Beach Fossils – Clash The Truth

Albums / Words

20 Feb 13

Beach Fossils’ stumpy track lengths are a challenge in themselves. Is there something interpretative, conceptual, that I’m missing? The music isn’t anything like as intricate or highly woven as you’d expect of flash-in-the-pan tracks cut as short as 1.21.

In terms of make-up, this sound ruled King and Court amidst 2005-07s chump-indie reign; formed of dead drum-led, reverb-y dead vocals and strings which try to sound lost, but end up sounding confusingly bare, and not in the elaborate, wandering sense.

Ironically one of the longest tracks at 3.03 sounds strongest. ‘Careless’ benefits from its length, as its hyperbolic moments push forward at least some keenness for reaching an independent grounding, a grounding somewhat lost in most tracks which stand only as bland oddities, strangled and rendered undistinguishable.

‘Ascension’ sounds like how being badly caressed feels; and outro ‘Crashed Out’ has The Drums’ signifiers: uppity, impatient melodies and low-fi vocals. Of course, it lacks The Drums’ sense of scene-rejuvenation.

I’m not totally convinced Beach Fossils would even have been exciting in giddy winkle-picker-donning-05. And that’s where Clash The Truth hits real problems.

While Beach Fossils’ eponymous 2010 debut made good use of the then-vogue for languorous sun-kissed beat pop – in lieu of The Drums et al – its follow-up has little to recommend but impeccable concision.

Bristling with kinetic energy and slanty new wave figures which are, in their own right, admittedly joyful things, Clash the Truth might own a pertinence which would fully become the Brooklyn garage scene’s latest standard bearers. If the record as a whole wasn’t so very, very homogeneous.

Relative highlights ‘Careless’ and ‘Crashed Out’ are ultimately rendered interminable even at three minutes’ length, by a staid unambitiousness which courses through the album’s veins. It can be traced to the high-tempo, four-chord formula borrowed from all noughties landfill indie – and it surfaces additionally in Dustin Payseur’s non-committal vocals, and the veritable duvet of reverb in which they are embalmed.

Payseur’s is a style owing less to his New York indie forefathers than to the denizens of Mancunia – right back to The Smiths and Joy Division, whose influence make notable ghostly cameos in the likes of ‘Shallow’ and ‘Burn You Down’.

But why wouldn’t you simply opt for the real deal? Even more than Clash the Truth lacks a standout song or two, it’s bereft of any contemporary relevance.

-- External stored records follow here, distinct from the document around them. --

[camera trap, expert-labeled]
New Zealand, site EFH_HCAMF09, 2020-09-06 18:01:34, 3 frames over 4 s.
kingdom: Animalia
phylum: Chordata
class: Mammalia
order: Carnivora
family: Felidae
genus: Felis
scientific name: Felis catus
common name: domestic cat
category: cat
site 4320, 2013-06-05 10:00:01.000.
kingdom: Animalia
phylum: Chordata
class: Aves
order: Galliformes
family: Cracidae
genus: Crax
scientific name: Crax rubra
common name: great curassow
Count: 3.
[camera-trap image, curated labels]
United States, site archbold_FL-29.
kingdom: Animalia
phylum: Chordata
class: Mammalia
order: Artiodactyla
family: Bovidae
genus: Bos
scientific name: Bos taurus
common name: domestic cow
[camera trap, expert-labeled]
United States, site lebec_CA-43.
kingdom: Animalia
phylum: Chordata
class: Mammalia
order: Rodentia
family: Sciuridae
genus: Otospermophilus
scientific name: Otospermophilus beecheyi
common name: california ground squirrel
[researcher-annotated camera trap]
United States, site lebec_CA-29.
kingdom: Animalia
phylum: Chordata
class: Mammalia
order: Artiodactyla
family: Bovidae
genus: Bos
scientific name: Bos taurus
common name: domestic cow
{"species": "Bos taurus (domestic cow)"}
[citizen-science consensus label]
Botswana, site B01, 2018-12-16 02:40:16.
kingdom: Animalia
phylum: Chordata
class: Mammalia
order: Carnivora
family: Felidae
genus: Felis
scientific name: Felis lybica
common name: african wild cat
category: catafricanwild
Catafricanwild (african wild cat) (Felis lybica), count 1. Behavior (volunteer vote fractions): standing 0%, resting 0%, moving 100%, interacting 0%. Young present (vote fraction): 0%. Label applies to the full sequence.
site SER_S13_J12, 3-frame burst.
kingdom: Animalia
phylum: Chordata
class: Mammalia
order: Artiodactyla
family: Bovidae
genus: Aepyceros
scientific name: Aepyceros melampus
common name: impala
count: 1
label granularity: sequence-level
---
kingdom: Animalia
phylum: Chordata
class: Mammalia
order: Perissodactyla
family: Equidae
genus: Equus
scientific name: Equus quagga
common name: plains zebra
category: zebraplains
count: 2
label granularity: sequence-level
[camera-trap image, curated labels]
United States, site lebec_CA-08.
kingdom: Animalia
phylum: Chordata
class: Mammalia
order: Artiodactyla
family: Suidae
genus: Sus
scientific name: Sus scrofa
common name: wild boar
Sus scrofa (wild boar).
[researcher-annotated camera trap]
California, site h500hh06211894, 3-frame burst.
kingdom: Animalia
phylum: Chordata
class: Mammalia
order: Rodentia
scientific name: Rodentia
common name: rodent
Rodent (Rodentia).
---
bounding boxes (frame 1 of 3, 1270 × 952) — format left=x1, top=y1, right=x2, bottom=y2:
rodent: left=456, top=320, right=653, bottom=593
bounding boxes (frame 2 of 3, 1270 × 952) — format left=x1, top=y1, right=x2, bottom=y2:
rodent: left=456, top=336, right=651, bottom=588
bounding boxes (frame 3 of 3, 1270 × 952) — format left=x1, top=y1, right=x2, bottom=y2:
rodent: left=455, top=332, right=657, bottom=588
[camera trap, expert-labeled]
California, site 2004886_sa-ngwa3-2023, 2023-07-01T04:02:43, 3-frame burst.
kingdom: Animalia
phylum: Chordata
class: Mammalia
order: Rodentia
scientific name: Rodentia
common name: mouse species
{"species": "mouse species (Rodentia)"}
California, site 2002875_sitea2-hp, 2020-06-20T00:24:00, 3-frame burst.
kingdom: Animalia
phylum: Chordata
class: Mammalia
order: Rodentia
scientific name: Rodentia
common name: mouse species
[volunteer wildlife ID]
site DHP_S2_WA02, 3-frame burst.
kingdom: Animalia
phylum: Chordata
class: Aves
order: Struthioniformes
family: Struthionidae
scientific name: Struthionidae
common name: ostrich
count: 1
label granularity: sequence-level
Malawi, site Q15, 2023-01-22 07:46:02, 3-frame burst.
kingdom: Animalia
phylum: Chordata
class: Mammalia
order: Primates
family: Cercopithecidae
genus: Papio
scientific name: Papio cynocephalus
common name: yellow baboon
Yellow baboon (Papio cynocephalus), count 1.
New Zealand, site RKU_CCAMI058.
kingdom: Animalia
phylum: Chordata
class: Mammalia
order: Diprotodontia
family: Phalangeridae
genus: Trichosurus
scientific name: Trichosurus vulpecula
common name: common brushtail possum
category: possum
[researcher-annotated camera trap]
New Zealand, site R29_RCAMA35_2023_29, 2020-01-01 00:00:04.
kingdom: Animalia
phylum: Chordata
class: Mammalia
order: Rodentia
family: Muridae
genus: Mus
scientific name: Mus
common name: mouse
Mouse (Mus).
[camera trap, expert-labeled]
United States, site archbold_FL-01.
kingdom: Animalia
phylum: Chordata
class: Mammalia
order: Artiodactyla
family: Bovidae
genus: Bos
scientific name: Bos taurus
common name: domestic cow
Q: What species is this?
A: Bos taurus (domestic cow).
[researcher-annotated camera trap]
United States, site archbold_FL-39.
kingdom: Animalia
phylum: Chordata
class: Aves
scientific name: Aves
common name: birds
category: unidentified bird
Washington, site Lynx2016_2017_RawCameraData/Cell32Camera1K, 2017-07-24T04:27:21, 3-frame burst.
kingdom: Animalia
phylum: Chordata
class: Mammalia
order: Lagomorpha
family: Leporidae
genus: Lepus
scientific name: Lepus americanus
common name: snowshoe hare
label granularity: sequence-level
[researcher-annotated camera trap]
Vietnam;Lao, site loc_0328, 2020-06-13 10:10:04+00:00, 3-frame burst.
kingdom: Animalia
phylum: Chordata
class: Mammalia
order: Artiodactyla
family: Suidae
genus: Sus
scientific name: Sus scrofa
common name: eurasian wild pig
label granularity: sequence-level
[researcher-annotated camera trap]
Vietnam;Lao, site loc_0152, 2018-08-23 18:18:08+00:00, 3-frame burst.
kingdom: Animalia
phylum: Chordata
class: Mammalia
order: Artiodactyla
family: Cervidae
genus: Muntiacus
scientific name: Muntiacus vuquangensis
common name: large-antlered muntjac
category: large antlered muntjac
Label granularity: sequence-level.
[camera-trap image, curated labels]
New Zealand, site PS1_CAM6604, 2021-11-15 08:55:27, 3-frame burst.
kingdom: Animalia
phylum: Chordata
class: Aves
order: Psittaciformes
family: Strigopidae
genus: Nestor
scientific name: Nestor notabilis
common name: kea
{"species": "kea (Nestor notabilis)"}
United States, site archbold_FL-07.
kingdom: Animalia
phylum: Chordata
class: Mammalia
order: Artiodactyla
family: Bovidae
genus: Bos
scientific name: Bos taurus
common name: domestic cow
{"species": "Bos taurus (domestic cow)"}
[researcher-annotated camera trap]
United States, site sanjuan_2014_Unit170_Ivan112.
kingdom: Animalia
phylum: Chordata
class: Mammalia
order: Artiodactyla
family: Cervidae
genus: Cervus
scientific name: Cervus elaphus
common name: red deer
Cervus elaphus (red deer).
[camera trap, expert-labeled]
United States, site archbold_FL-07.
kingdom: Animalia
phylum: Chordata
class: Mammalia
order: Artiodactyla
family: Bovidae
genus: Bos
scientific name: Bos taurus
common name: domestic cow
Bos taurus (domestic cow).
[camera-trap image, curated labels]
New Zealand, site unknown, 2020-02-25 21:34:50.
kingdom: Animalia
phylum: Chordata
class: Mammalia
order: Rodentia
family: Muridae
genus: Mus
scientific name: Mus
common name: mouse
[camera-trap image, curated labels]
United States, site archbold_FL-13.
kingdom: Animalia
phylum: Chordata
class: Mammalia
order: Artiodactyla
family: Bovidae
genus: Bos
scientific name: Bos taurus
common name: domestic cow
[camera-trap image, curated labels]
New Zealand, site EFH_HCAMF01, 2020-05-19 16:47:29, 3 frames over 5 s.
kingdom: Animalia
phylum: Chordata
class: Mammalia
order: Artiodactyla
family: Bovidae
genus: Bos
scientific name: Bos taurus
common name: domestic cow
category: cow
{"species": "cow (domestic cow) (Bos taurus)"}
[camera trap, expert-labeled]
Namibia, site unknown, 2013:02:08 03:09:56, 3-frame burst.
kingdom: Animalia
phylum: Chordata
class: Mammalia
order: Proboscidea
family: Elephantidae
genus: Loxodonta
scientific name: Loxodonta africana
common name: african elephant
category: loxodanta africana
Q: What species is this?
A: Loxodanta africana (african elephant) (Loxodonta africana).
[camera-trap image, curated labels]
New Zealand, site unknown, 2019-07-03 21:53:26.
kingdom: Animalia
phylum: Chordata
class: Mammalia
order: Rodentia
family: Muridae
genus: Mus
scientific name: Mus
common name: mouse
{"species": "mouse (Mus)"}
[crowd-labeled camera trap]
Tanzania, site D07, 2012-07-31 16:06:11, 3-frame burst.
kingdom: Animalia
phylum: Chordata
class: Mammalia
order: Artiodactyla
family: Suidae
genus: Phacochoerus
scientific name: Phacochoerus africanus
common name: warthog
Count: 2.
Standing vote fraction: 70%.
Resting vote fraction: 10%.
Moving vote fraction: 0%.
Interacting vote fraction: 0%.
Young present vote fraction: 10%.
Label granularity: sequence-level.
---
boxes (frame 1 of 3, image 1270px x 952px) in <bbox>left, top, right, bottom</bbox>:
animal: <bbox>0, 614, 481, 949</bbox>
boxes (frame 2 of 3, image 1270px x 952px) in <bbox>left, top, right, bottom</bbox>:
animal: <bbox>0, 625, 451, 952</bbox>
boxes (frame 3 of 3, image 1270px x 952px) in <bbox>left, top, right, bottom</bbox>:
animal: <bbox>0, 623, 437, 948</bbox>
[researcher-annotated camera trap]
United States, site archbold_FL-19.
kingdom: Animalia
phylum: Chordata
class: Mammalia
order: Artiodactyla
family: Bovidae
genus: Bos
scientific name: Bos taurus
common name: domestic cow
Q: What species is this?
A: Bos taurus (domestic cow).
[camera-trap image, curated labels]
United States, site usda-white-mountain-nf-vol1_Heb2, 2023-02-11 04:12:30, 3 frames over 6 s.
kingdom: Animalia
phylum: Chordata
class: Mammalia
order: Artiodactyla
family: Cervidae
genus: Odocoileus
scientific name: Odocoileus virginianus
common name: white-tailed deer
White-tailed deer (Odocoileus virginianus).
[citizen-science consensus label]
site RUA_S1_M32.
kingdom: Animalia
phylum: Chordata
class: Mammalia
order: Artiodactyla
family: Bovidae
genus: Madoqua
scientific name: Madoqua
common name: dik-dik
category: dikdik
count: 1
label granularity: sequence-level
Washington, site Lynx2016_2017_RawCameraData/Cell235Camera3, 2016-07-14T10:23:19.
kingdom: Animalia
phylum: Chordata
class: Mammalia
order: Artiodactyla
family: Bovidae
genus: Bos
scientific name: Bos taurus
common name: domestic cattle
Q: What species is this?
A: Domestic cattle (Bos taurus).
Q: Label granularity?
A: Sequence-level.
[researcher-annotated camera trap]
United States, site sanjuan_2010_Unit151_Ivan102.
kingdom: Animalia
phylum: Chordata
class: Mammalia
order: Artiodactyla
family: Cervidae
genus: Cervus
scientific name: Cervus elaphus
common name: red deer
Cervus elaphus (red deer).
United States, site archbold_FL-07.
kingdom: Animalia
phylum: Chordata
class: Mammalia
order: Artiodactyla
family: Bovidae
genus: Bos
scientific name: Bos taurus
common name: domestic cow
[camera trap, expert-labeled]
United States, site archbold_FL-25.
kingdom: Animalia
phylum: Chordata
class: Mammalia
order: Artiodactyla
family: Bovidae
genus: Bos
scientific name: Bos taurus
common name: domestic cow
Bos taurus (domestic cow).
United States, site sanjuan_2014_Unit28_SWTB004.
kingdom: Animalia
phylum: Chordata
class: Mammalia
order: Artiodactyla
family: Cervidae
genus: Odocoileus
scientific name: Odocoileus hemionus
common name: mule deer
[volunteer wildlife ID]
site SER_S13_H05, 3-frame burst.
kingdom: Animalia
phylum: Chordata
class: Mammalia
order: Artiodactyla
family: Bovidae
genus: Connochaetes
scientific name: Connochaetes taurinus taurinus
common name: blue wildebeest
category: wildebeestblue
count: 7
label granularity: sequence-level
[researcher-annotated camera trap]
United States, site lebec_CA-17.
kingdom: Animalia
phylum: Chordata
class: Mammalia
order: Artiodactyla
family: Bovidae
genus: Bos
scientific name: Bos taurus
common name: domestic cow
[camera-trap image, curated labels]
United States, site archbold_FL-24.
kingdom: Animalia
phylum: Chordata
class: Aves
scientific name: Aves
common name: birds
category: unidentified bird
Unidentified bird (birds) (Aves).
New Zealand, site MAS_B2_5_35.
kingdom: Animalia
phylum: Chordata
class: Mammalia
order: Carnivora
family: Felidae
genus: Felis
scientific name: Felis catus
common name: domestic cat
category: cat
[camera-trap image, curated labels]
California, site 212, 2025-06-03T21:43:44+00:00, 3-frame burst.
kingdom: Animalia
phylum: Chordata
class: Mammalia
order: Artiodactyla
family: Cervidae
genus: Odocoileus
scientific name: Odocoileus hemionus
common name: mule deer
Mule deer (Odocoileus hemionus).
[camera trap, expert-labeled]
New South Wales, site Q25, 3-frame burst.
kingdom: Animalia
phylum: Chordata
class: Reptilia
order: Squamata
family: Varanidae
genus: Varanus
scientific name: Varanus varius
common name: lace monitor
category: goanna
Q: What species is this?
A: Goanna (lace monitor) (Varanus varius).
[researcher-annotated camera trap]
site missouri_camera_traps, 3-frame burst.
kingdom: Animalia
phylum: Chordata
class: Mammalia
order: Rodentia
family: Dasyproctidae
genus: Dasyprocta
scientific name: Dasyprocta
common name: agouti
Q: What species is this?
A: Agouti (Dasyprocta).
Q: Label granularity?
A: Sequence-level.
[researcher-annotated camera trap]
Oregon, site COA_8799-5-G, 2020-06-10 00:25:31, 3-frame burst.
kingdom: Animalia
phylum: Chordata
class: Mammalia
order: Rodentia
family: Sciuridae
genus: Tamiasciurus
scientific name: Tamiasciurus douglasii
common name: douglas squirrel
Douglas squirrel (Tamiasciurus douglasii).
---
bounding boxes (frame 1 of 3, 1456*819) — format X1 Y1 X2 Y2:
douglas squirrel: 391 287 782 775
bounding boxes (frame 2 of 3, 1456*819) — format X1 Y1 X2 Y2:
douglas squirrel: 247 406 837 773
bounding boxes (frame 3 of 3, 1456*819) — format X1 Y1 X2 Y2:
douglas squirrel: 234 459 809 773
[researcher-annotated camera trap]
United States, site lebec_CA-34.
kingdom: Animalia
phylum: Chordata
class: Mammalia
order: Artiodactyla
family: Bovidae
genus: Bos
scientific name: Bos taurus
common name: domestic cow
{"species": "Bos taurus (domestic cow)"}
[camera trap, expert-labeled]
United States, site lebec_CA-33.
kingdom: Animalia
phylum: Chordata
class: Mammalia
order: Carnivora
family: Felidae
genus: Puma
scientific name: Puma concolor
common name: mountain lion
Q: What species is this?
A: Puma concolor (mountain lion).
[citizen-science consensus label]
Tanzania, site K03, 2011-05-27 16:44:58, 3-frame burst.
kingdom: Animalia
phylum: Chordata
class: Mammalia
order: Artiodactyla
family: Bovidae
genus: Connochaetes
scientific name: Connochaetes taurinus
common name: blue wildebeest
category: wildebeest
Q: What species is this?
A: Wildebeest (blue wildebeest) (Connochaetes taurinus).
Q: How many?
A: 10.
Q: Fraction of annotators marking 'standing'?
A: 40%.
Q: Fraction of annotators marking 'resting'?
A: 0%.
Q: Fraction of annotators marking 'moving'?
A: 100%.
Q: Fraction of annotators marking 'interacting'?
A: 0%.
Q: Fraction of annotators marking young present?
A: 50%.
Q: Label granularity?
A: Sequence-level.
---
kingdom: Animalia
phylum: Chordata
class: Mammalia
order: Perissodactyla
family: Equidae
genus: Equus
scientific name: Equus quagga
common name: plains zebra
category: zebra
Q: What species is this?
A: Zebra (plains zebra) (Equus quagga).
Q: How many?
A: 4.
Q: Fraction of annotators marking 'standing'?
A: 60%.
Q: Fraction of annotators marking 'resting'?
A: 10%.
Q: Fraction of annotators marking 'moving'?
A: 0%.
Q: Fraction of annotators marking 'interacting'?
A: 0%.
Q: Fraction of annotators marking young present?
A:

I didn’t think the music on Beach Fossils Clash The Truth felt distant enough; it needs to sound more indistinct. So I put on my snorkel, pressed the play button and dived into the murky depths of my mysteriously GIANT bath tub. As I explore an unfamiliar landscape of lime scale reefs and rubber ducky nests, the music judders around me.

RETRO I think. They should have recorded it through a Tamagotchi. That would have been novel AND retro.

I head to the surface for a breather and as I dive once again I see a bubble bath horse floating past me and it makes me think of land. Of one trick ponies. Of what that implies.

However this album does have some interesting ideas dotted amongst the melee. The slower paced ‘Sleep Apnea’ with its dreamy guitar lines and is that a flute at the end? Or is it one of those sneaky synth flutes tricking me once again? The soundtrack like instrumental piece ‘Ascension’ is uplifting and pleasant. And there is ‘In Vertigo’ that feels a bit Sonic Youth and that can only be a good thing. Can’t it? Even with these brief respites it just all starts to get a bit too arduous a bit too soon.

I break the surface and blink in the clinical white tiled light. I didn’t manage to find Beach Fossils amidst those murky depths; maybe once I get the water out of my ears I will listen again and find something I missed before. I am not too hopeful though.